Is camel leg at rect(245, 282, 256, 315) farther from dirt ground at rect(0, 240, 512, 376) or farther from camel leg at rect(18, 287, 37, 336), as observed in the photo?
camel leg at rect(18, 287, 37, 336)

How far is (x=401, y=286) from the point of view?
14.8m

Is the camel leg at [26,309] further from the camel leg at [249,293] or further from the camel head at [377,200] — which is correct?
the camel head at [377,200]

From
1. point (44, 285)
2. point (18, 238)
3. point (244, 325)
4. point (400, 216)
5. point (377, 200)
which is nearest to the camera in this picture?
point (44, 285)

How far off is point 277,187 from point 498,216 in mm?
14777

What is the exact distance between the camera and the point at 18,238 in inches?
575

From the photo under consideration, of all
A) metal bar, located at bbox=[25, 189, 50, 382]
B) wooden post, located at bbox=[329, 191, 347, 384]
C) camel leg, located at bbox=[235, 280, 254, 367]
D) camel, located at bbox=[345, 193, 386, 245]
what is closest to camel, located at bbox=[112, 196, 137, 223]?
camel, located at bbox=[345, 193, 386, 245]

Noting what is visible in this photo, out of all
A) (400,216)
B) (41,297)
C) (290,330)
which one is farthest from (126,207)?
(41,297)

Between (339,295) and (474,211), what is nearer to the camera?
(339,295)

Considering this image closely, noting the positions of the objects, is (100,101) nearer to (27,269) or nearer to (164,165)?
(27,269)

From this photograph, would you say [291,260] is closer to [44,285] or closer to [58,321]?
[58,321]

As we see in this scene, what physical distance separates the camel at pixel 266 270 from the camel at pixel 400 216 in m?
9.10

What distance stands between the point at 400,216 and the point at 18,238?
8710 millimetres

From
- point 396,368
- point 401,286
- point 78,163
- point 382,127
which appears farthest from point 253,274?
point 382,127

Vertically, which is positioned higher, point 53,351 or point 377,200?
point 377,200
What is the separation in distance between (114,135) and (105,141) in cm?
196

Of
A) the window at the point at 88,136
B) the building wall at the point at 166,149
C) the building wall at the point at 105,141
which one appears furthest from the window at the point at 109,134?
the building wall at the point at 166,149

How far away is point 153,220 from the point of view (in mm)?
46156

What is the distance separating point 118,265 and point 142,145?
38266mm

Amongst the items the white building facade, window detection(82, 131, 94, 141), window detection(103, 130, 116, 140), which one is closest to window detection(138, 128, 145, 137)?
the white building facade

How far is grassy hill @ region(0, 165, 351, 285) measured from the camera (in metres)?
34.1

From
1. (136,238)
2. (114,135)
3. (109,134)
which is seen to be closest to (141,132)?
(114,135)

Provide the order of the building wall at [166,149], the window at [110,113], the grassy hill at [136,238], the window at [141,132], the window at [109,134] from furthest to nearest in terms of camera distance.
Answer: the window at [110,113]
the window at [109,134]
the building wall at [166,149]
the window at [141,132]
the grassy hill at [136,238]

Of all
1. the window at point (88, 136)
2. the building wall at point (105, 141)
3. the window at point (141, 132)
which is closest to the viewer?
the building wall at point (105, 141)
☆ ☆ ☆ ☆ ☆
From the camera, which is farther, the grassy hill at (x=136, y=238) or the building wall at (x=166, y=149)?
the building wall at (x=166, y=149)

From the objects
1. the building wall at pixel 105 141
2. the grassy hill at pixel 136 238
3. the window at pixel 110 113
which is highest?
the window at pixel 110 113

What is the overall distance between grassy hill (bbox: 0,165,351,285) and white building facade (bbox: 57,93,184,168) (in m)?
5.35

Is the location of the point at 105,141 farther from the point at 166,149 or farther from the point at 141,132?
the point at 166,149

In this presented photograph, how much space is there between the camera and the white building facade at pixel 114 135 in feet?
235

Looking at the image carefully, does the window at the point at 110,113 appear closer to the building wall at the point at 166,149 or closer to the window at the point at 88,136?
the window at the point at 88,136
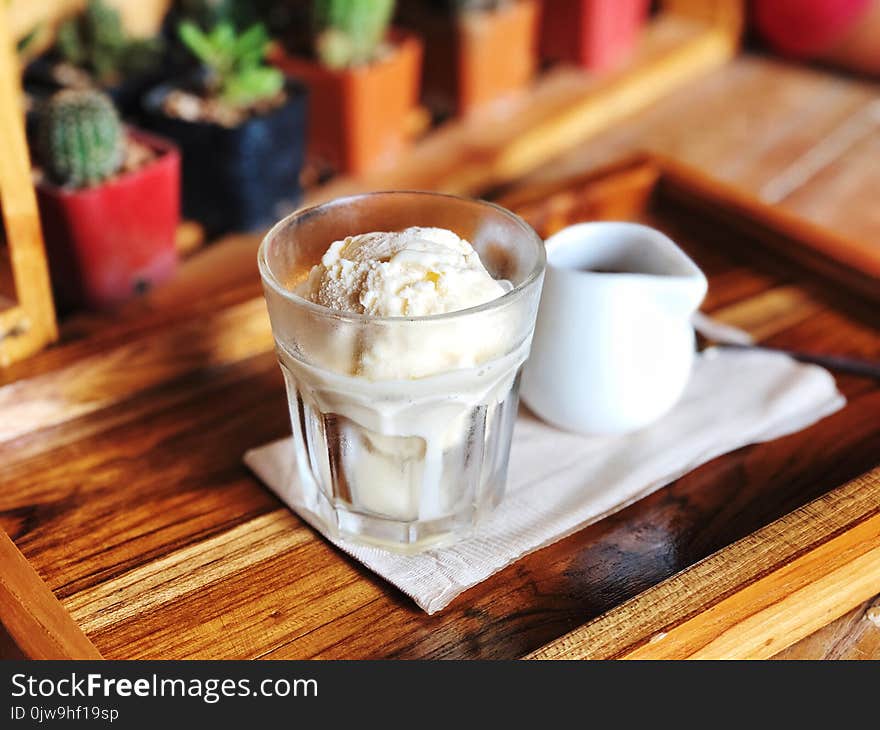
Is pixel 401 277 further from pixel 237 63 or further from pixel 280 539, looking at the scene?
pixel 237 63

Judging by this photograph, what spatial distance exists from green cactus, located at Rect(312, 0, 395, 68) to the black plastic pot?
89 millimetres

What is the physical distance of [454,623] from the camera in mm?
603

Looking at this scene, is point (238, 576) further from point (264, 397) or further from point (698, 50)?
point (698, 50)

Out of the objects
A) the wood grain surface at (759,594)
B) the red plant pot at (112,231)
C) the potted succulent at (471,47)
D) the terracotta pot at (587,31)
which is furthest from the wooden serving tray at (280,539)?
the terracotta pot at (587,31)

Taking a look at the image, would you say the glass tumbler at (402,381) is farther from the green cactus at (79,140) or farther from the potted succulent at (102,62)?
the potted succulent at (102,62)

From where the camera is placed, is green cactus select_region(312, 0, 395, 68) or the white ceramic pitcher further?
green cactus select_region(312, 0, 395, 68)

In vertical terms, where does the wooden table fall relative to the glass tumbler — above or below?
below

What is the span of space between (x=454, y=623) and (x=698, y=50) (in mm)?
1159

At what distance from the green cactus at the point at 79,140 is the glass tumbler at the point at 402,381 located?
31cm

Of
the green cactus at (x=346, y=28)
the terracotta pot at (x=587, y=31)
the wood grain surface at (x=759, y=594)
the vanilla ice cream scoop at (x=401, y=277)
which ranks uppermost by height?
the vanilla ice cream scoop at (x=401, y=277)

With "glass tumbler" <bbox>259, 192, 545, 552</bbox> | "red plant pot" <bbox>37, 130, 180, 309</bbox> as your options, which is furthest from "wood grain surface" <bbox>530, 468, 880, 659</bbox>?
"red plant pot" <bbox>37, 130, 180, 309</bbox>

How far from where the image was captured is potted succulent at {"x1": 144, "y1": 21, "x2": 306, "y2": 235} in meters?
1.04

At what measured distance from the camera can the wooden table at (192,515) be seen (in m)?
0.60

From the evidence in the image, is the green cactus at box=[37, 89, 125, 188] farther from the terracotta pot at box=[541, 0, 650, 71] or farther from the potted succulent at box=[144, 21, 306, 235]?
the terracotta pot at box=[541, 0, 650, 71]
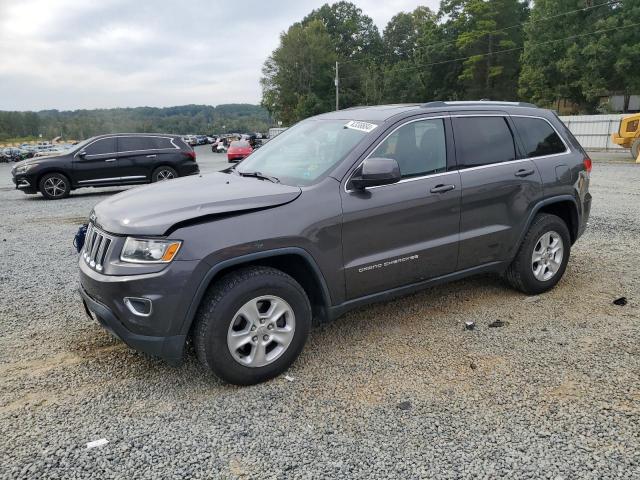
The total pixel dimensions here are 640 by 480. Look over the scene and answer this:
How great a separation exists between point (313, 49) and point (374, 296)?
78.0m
☆ ☆ ☆ ☆ ☆
Copy the records from the line containing "Is camel leg" through the line containing "8710 millimetres", both lines included, reproducing each line exactly.

Answer:
Is camel leg at rect(245, 282, 256, 315) farther from dirt ground at rect(0, 240, 512, 376) or farther from camel leg at rect(18, 287, 37, 336), as observed in the photo?
camel leg at rect(18, 287, 37, 336)

How far is (x=401, y=286) from the point of view?
14.8m

Is the camel leg at [26,309] further from the camel leg at [249,293] or further from the camel head at [377,200] — which is correct?
the camel head at [377,200]

From
1. point (44, 285)
2. point (18, 238)
3. point (244, 325)
4. point (400, 216)
5. point (377, 200)
which is nearest to the camera in this picture?
point (44, 285)

How far off is point 277,187 from point 498,216 in mm?
14777

What is the exact distance between the camera and the point at 18,238 in inches?
575

From the photo under consideration, of all
A) metal bar, located at bbox=[25, 189, 50, 382]
B) wooden post, located at bbox=[329, 191, 347, 384]
C) camel leg, located at bbox=[235, 280, 254, 367]
D) camel, located at bbox=[345, 193, 386, 245]
what is closest to camel, located at bbox=[112, 196, 137, 223]?
camel, located at bbox=[345, 193, 386, 245]

Noting what is visible in this photo, out of all
A) (400,216)
B) (41,297)
C) (290,330)
which one is farthest from (126,207)?
(41,297)

Between (339,295) and (474,211), what is nearer to the camera?
(339,295)

Considering this image closely, noting the positions of the objects, is (100,101) nearer to (27,269) or nearer to (164,165)?
(27,269)

From this photograph, would you say [291,260] is closer to [44,285] or closer to [58,321]?
[58,321]

As we see in this scene, what physical distance separates the camel at pixel 266 270 from the camel at pixel 400 216 in m?
9.10

What distance stands between the point at 400,216 and the point at 18,238?
8710 millimetres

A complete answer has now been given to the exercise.